EigenDA is a decentralized data availability (DA) service built on Ethereum utilizing EigenLayer's restaking mechanism and will be EigenLayer's first active validation service (AVS). Unlike Celestia or Avail, EigenDA does not require bootstrapping a new validator set—Ethereum validators can freely choose to join.
· Technical Features:
· Enhanced Ethereum DA capability: Blob block data + KZG commitments
EigenDA leverages post-Cancun-upgrade Blob block data + KZG commitments. Rollup chains can generate erasure codes from Blob Data to create KZG commitments, then publish them to the EigenDA contract, with EigenDA nodes subsequently guaranteeing DA capabilities for following chains—effectively enhancing Ethereum's DA capabilities. Crucially, EigenDA's entire process revolves around existing Ethereum infrastructure like Blobs and KZGs, with node validation work involving Ethereum validators.
· No independent consensus or P2P network
EigenDA nodes must restake ETH (or more precisely, ETH derivatives) in the EigenLayer contract on Ethereum L1. EigenDA nodes are a subset of Ethereum validators. Then, DA buyers (e.g., rollups, also known as dispersers) receive data blobs, encode them with erasure coding, generate KZG commitments, publish and distribute them for node confirmation. Afterwards, dispersers collect these signatures one by one, generate aggregate signatures, and publish them to the EigenDA smart contract, which verifies the signatures.
· Uses proof-of-custody mechanism
EigenDA does not use data availability sampling to verify whether nodes actually stored data but instead implements a proof-of-custody method. Anyone can submit a proof to the EigenDA smart contract, which will be verified by the contract. If verification succeeds, lazy validators will be slashed.

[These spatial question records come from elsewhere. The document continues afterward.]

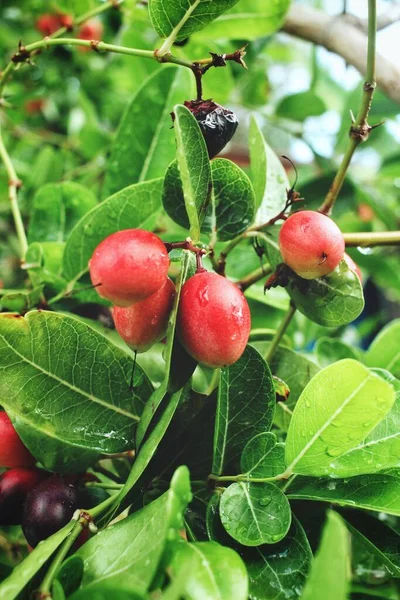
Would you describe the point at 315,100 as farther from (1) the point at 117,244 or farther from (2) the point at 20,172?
(1) the point at 117,244

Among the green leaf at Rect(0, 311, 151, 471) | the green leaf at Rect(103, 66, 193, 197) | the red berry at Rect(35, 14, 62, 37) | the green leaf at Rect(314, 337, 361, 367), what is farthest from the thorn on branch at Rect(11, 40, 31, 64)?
the red berry at Rect(35, 14, 62, 37)

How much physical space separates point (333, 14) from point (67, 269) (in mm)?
936

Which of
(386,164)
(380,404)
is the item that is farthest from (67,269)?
(386,164)

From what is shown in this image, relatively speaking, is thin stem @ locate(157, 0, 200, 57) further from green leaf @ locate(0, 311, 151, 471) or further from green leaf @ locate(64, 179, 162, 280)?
green leaf @ locate(0, 311, 151, 471)

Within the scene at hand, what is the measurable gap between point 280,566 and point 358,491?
0.13 metres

· Potential for Development
· Multiple partner projects competing with Celestia: Already integrated with Celo, Mantle, Fluent, Offshore, OP stack, and other L2 projects;
· Backed by EigenLayer's diverse ecosystem including sequencers, cross-chain bridges, oracles, etc.
4.4 Other DA Projects
4.4.1 Avail
Avail efficiently orders and records transactions, provides data storage and verification of data feasibility, supports Ethereum Virtual Machine (EVM)-compatible blockchains, allowing rollups to publish data directly to Avail. Its lightweight client network verification mechanism (introduced below) enables rollups on Avail to verify states through lightweight client networks without relying on smart contracts and base layers. Moreover, due to its modular nature, developers can store data on Avail and choose other networks for settlement.
· Consensus mechanism: Inherits BABE and GRANDPA consensus mechanisms from Polkadot SDK
· Decentralization:
· Avail adopts Polkadot's Nominated Proof-of-Stake (NPoS), supporting up to 1,000 validator nodes. NPoS also features effective reward distribution, reducing risks of stake centralization.

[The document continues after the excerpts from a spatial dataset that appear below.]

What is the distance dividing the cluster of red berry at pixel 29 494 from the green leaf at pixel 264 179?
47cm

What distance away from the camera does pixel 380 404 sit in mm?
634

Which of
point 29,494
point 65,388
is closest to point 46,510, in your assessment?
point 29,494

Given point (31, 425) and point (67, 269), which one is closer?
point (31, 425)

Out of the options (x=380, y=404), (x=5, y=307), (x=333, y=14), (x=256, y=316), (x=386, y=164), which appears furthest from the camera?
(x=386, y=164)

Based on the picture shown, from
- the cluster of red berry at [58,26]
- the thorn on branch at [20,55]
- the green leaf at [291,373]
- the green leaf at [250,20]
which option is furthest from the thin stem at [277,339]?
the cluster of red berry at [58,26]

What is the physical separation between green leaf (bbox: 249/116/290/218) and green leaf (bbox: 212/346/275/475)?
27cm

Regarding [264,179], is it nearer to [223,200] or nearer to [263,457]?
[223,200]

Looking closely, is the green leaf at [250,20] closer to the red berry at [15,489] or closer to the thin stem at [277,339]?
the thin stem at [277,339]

· Avail has the ability to perform data sampling from its lightweight clients' P2P network, providing an efficient and reliable backup mechanism that ensures data availability even during failures.
· Validity proofs: Avail adopts KZG polynomial commitments
Status: Mainnet not yet launched
4.4.2 Near DA
On November 8, 2023, the NEAR Foundation announced the launch of NEAR Data Availability (NEAR DA) layer, providing powerful, cost-effective data availability for ETH rollups and Ethereum developers. Initial users include StarkNet's Madara, Caldera, Fluent, Vistara, Dymension RollApps, and Movement Labs.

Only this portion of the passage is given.